The Maya had a very keen understanding of their surroundings and their universe. They had a view of the universe similar to the more modern religious belief systems with some differences. While, in our times, the concept of heaven and hell are more closely linked to the afterlife. However, the Maya perceived these as different stages of consciousness within the same universe. They saw life, death and afterlife as one single and unbreakable thing.
Similar to other religious beliefs, the Maya had a configuration of the universe divided into three layers.
- The heavenly layer was at the top and was divided into 13 levels and ruled by Oxlahuntikú (The Thirteen Gods). Heaven was arranged as a pyramid with earth as the second layer.
- The earth layer was the base of this pyramid and consisted in only one level, the one we know and is our home. This is where humans were supposed to live and nowhere else.
- The level of the underworld, which was divided in nine levels and was ruled by the Bolontikú.

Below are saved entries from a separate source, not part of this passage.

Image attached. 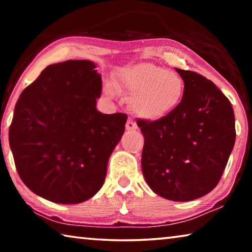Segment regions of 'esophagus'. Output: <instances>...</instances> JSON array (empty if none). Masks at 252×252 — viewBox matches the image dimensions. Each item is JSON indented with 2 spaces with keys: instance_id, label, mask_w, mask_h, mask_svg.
Masks as SVG:
<instances>
[{
  "instance_id": "esophagus-1",
  "label": "esophagus",
  "mask_w": 252,
  "mask_h": 252,
  "mask_svg": "<svg viewBox=\"0 0 252 252\" xmlns=\"http://www.w3.org/2000/svg\"><path fill=\"white\" fill-rule=\"evenodd\" d=\"M126 129L127 131H133V130L138 129V126H136V123L134 122L133 119H131V118L127 119L126 125Z\"/></svg>"
}]
</instances>
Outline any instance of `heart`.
Returning <instances> with one entry per match:
<instances>
[{
  "label": "heart",
  "instance_id": "1",
  "mask_svg": "<svg viewBox=\"0 0 252 252\" xmlns=\"http://www.w3.org/2000/svg\"><path fill=\"white\" fill-rule=\"evenodd\" d=\"M122 83L131 96V109L136 116L157 121L169 116L180 105L185 95V82L181 76L153 63H139L129 67L122 75ZM105 93L114 94L111 84Z\"/></svg>",
  "mask_w": 252,
  "mask_h": 252
}]
</instances>
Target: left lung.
<instances>
[{"label":"left lung","mask_w":252,"mask_h":252,"mask_svg":"<svg viewBox=\"0 0 252 252\" xmlns=\"http://www.w3.org/2000/svg\"><path fill=\"white\" fill-rule=\"evenodd\" d=\"M185 82L180 105L157 121L138 120L141 165L153 192L172 201L203 197L218 185L236 141L232 105L210 80L177 69Z\"/></svg>","instance_id":"obj_1"}]
</instances>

At the very top of the celestial pyramid was the supreme god, Itzamná, balancing the energies between the levels of the universe.
The tree known by the Maya as Yaax-ché and by us as Ceiba, was considered sacred and served as a connection between the three worlds, perhaps because of the hollow spaces some ceiba trees have in their trunks and its long roots and branches. In fact, it was said that many of the mythological characters that went down to the Xibalbá (The Underworld) did it through the log of a ceiba.